For problem (2), I suspect that it has been caused by Flink releasing TMs too early. This should be fixed with FLINK-10941 which is part of Flink 1.8.1. The 1.8.1 release should be released very soonish. It would be great if you could try your program with this version or even the 1.8.1 RC to see whether the problem still occurs. But it could also be caused by using fine grained recovery. So it might be worth a try to disable this feature if you turned it on.

Thanks a lot!

Cheers,
Till
On Thu, Jun 27, 2019 at 8:30 AM Biao Liu <[hidden email]> wrote:
Hi Ken again,

In regard to TimeoutException, I just realized that there is no akka.remote.OversizedPayloadException in your log file. There might be some other reason caused this.
1. Have you ever tried increasing the configuration "akka.ask.timeout"?
2. Have you ever checked the garbage collection of JM/TM? Maybe you need to enable printing GC log first.
Biao Liu <[hidden email]> 于2019年6月27日周四上午11:38写道：
Hi Ken,

In regard to oversized input splits, it seems to be a rare case beyond my expectation. However it should be fixed definitely since input split can be user-defined. We should not assume it must be small.
I agree with Stephan that maybe there is something unexpectedly involved in the input splits.

Recorded information:
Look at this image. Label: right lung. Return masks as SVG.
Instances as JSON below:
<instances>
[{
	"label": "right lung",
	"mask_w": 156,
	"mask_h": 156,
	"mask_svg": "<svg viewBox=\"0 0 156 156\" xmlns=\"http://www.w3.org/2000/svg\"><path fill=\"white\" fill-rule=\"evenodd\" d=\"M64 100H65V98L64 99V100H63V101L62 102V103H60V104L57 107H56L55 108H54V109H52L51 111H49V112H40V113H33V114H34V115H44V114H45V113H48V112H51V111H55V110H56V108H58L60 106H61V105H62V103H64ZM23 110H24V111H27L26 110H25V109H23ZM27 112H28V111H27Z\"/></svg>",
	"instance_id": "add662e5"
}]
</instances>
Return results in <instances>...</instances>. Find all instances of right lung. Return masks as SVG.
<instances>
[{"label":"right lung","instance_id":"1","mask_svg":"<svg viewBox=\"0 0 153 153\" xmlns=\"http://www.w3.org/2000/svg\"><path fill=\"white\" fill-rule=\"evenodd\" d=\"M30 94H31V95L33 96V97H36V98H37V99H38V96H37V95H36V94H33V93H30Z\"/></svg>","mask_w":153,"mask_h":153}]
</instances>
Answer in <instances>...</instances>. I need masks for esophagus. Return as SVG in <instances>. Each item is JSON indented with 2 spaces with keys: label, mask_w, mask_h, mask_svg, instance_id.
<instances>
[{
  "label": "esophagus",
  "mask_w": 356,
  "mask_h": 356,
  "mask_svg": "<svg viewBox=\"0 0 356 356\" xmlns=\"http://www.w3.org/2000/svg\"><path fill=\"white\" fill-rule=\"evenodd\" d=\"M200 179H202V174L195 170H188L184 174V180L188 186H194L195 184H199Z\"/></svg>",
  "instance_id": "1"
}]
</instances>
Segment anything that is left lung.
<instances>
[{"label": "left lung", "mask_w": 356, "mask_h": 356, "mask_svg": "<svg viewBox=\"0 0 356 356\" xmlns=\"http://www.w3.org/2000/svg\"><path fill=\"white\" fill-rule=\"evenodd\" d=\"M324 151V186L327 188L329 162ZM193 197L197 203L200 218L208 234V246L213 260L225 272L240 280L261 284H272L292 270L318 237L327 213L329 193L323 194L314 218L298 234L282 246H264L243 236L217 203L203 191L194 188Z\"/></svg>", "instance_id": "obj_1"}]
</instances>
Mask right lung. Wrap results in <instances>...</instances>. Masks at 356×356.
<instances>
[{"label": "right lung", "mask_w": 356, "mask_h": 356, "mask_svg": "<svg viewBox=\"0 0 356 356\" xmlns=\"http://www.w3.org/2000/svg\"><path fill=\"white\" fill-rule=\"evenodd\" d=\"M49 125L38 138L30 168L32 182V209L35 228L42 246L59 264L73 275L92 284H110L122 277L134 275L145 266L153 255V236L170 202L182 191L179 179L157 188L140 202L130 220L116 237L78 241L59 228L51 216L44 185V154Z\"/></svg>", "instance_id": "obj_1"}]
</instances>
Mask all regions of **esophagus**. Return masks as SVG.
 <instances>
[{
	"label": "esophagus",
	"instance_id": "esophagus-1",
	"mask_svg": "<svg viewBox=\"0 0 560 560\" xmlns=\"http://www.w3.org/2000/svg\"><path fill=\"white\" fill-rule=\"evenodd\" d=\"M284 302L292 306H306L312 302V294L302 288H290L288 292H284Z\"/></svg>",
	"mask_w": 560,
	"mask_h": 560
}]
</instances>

Exercises to complete:
1. In the Flink thread, which release is said to contain the fix FLINK-10941?
2. Decide whether each statement agrees with the Flink thread, and back each yes or no with the deciding words quoted from it.
(a) The thread suggests turning off fine grained recovery if it is enabled.
(b) An akka.remote.OversizedPayloadException appears in Ken's log file.
(c) Biao Liu holds that input splits can be assumed to be small.

Answers per task:
1. Flink 1.8.1.

2.
(a) Yes: "So it might be worth a try to disable this feature if you turned it on."
(b) No: "there is no akka.remote.OversizedPayloadException in your log file."
(c) No: "We should not assume it must be small."